• [PROBLEM TO WORK ON]
Return the material below in full and exactly.
━━ DATASET ━━
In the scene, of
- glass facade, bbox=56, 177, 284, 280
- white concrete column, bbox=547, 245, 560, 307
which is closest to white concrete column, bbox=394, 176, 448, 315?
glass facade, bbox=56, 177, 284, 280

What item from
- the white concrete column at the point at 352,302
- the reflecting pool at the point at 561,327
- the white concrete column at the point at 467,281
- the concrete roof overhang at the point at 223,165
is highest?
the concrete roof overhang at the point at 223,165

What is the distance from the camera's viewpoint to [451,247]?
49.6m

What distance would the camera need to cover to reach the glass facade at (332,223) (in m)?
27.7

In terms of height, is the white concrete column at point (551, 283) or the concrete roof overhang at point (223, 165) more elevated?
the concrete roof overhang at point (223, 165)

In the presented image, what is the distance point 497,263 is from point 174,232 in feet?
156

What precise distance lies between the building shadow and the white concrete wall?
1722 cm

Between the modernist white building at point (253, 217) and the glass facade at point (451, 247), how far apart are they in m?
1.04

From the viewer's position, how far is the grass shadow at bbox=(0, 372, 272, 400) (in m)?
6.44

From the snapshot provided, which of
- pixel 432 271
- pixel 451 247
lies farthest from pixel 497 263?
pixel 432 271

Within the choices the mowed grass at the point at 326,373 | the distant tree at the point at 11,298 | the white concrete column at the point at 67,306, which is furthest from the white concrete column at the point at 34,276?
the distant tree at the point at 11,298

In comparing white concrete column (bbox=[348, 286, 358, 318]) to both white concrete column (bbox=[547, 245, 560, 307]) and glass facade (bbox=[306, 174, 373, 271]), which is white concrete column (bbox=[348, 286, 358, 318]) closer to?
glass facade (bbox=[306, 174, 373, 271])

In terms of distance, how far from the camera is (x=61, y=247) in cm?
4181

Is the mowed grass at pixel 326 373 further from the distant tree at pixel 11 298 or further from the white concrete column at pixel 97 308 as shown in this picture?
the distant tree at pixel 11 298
━━━
• [ANSWER TO THIS PROBLEM]
In the scene, of
- glass facade, bbox=56, 177, 284, 280
- white concrete column, bbox=547, 245, 560, 307
which is closest to white concrete column, bbox=394, 176, 448, 315?
glass facade, bbox=56, 177, 284, 280

What item from
- the white concrete column at the point at 352,302
- the reflecting pool at the point at 561,327
- the white concrete column at the point at 467,281
- the concrete roof overhang at the point at 223,165
is highest?
the concrete roof overhang at the point at 223,165

What is the distance from the camera's viewpoint to [451,247]?
49.6m

What distance would the camera need to cover to reach the glass facade at (332,223) (in m)?
27.7

In terms of height, is the white concrete column at point (551, 283) or the concrete roof overhang at point (223, 165) more elevated?
the concrete roof overhang at point (223, 165)

In the presented image, what is the distance point 497,263 is from point 174,232 in feet?
156

What precise distance lies between the building shadow and the white concrete wall?
1722 cm

Between the modernist white building at point (253, 217) and the glass facade at point (451, 247), how far apart are they in m?
1.04

From the viewer's position, how far is the grass shadow at bbox=(0, 372, 272, 400) (in m)?
6.44

From the snapshot provided, which of
- pixel 432 271
- pixel 451 247
lies farthest from pixel 497 263?
pixel 432 271

Within the choices the mowed grass at the point at 326,373 | the distant tree at the point at 11,298 | the white concrete column at the point at 67,306, which is furthest from the white concrete column at the point at 34,276?
the distant tree at the point at 11,298

In comparing white concrete column (bbox=[348, 286, 358, 318]) to both white concrete column (bbox=[547, 245, 560, 307]) and glass facade (bbox=[306, 174, 373, 271]), which is white concrete column (bbox=[348, 286, 358, 318]) closer to?
glass facade (bbox=[306, 174, 373, 271])

In terms of distance, how far from the camera is (x=61, y=247) in cm?
4181

Is the mowed grass at pixel 326 373 further from the distant tree at pixel 11 298 or further from the white concrete column at pixel 97 308 as shown in this picture?
the distant tree at pixel 11 298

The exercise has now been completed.